A Markov Chain {$X_n,n\geq0$} with states $0,1,2$, has the transition probability matrix $$\begin{bmatrix}\frac{1}{2}&\frac{1}{3}&\frac{1}{6}\\0&\frac{1}{3}&\frac{2}{3}\\\frac{1}{2}&0&\frac{1}{2}\end{bmatrix}$$ If $P(X_0=0)=P(X_0=1)=\frac{1}{4}$, find $E[X_3]$.
I'm not so sure, because $X_3$ it is outside the states $$P(X_{n+1}=j|X_n=i)$$ $$E[X_3]=0P(X_3=0)+1P(X_3=1)+2P(X_3=2)$$ that's what they want to mean?

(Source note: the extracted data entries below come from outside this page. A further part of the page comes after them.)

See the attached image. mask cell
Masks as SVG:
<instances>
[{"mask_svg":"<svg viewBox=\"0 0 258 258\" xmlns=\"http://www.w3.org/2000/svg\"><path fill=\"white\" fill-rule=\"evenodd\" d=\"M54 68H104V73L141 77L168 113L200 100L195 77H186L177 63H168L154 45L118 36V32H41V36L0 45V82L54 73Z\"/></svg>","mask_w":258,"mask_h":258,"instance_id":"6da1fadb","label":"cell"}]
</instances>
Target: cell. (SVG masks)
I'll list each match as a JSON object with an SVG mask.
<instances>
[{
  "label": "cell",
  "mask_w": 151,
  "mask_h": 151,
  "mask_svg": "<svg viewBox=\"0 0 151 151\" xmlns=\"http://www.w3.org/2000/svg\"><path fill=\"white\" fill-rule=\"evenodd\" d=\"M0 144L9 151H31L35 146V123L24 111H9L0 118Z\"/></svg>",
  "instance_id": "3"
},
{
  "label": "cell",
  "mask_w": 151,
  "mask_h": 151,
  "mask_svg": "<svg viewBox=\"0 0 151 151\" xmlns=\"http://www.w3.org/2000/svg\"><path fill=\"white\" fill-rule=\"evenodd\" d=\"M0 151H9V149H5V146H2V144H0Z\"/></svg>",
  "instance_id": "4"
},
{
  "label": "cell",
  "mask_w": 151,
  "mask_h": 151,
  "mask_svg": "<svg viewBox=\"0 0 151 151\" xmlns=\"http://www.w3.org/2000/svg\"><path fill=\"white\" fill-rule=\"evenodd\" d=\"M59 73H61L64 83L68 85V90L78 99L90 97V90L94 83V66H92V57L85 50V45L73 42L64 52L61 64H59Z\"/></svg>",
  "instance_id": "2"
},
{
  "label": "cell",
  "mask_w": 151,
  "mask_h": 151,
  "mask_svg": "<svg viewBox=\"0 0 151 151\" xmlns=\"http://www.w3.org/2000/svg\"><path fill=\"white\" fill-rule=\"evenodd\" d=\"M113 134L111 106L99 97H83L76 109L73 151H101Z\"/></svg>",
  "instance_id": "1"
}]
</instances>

Yes, this is the correct way to calculate $E[X_3]$ $$E[X_3]=0P(X_3=0)+1P(X_3=1)+2P(X_3=2)$$ The $3$ corresponds to the temporal dimension, not the spatial dimension, which can be any $n$ from $0$ onward.
You have sufficient information to calculate the probabilities of being in each spatial state at time $3$. You are given the initial probabilities $P(X_0 = i_0)$ and the transition probabilities $P(X_{n+1} = i_{n+1} | X_n = i_n)$.